I'd love to say our place is better, but based on this - it's much worse.
So I take up this job as sysadmin and sure enough on 1st Jan 2007 complaints start rolling in saying "we can't view our stats for today", sure enough there is no '2007' in the date drop down.
Report it to dev and they produce a release to fix it... problem sorted (or so I thought)
1st Jan 2008 comes, and low and behold the same complaints keep rolling in - I check the bug report I filed and yes it says that the date drop downs are now dynamic. Restart the application and sure enough 2008 appears.
Turns out their idea of 'dynamic' isn't the same as mine. They didn't want to generate the drop down every time the page was rendered because that would be wasting CPU cycles.
...roll on 2009
Admin
Admin
Speaking of attribution, if that statement gets deleted, we can add it back in giving TDWTF as the source now!
I pity da fool.
Admin
The real WTF is that the support staff didn't write a script to automatically reboot the server at the stroke of midnight January 1 of each year. Of course, it would be best if it were a service that polled every 30 seconds or so instead of a cron job.
Admin
Admin
I'd just go with the Monte Carlo approach...
That way we save a precious assignment and ensure we refresh the cache once in a while (if the value changed). I think you all forgot the original idea and lost perspective here: we need to cache so that fetching is faster...
Amateurs.
Admin
I like to cache my whole database on startup, that way I don't have any lookups :)
Admin
The Answer is simple. Because of Chuck Norris!!!
Admin
I pity the fools who continue such jibba-jabba.
Mr T
Admin
Admin
I programmed mostly in Java for over 10 years. 95% of my date-related headaches were caused by morons who wrote their own Date/Time wrapper classes, not by the Java APIs. Just sayin'...
Admin
How long until Clock Girl replaces Irish Girl in our fickle hearts and minds?
Admin
Admin
That, I think, leaves you with 95% of room for headaches caused by the Java API and/or dingbat excursions like J2EE, whatever flavour of RPC is current this month, etc, etc.

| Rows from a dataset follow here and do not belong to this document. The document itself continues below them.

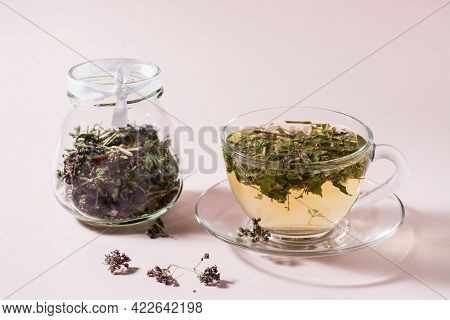 Fresh Hot Tea With Oregano In A Cup And Dry Herb In A Jar. Herbal Medicine And Alternative Therapy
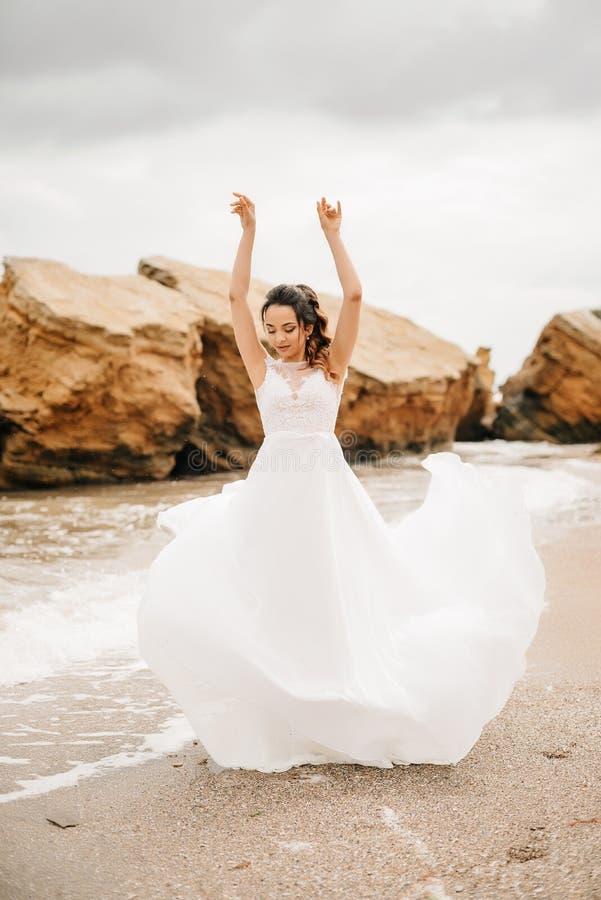 Barnet kopplar ihop brudgummen med bruden på en sandig strand arkivbild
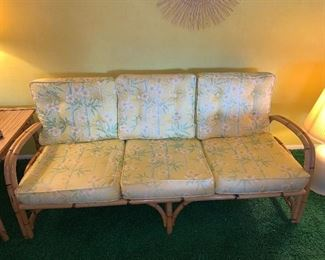 Bamboo framed sofa with cloth cushions. Some wear to cushions  $50.00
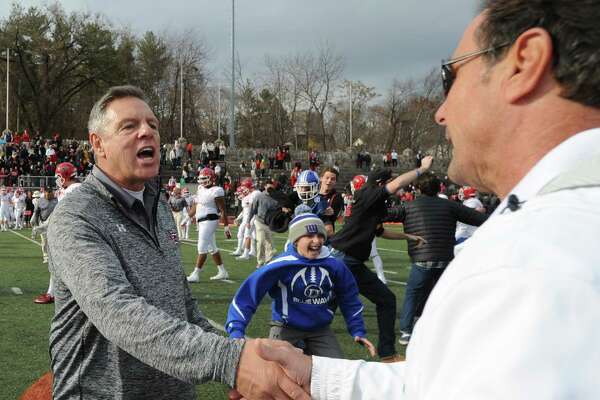 Lou Marinell, right, shakes hands with Rob Trifone. FCIAC Championship football game between New Canaan High School and Darien High School at Stamford High School's Boyle Stadium on Nov. 26, 2015. Darien took the championship Turkey Bowl title over New Canaan by a score of 28-21.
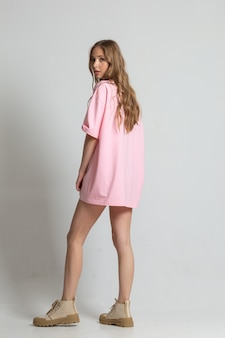 白いスタジオのサイクロラマでカメラにポーズをとってピンクのtシャツを着た若い白人モデル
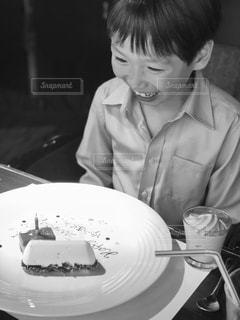 プレートの前のテーブルに座っている少年の写真・画像素材[1185504]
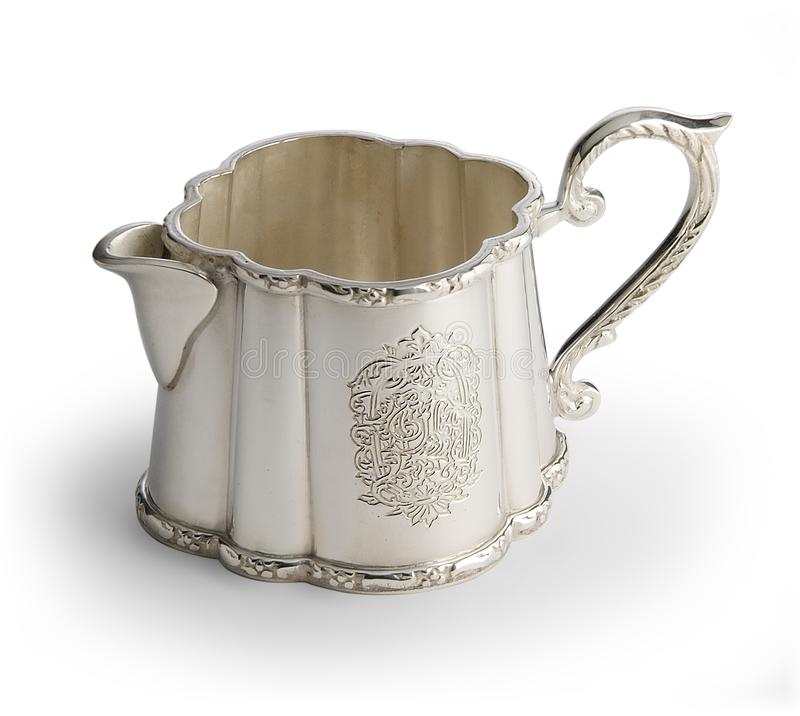 Engraved silver milk jug stock photo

Never mind. If you still suffer from date-related problems, I'd suggest choccies and a nice bunch of long-stemmed roses. It won't make your problems go away, but, hey, at least it's not Java.
Admin
Dates are anything BUT simple - you don't even have to go into Jewish or Buddhist calendars: timezones, leap years and daylight savings time introduce enough complexity that rolling your own date/time routines is almost guaranteed to result in bugs.
Admin
Fools. Suckas! You're making Mr T's head explode with that jibba-jabba. And I pity the fool who makes my head explode.
Mr T
Admin
Why? Because an unsuspecting user might not realize that new Date().getYear() gets a Gregorian year, and because Date did not properly handle dates before 1583.
Yes, really. One of the reasons you can't get a year from a Date object is because it would return invalid values on certain dates before 1583.
Admin
Well, it's a bit lame, but we haven't seen one of those for a while. I was going for "Please give me teh bytez," or else "All your byte are belong to us..."
Then I realised that I'm replying to the wrong thread.
Silly me.
Admin
... hmmm.
Excuse me?
If all you've got (which thanks to Unix's brain-dead interpretation of the Multics ideal is all we've got) is "milliseconds since 1970," exactly how do you propose to represent, say, 12:30 PM on January 1st, 1583? Please show us teh Java codez.
Admin
When you're designing something as fundamental as your runtime library's basic "date" object, you've got to think through the use cases. 99+% of the time, people just want to know about seconds/minutes/hours/days/weeks/months/years relative to the current time, on the current computer, using the current locale settings. Java seems to have designed to the <1% fringe cases, and they pay for it in abominations like this one.
There's a reason people keep bringing up DateTime.Now.Year, and it's because you can look at it with 10 minutes of programming experience and know what it's saying. You should not need to add a comment to explain something as simple as retrieving the current year.
Admin
Admin
The reason being, of course, that you can call setTime() on a Calendar instance so that you can use it on some other date values. If all getInstance() does is to return a cached value, your multi-threaded app would start to fail in mysterious ways.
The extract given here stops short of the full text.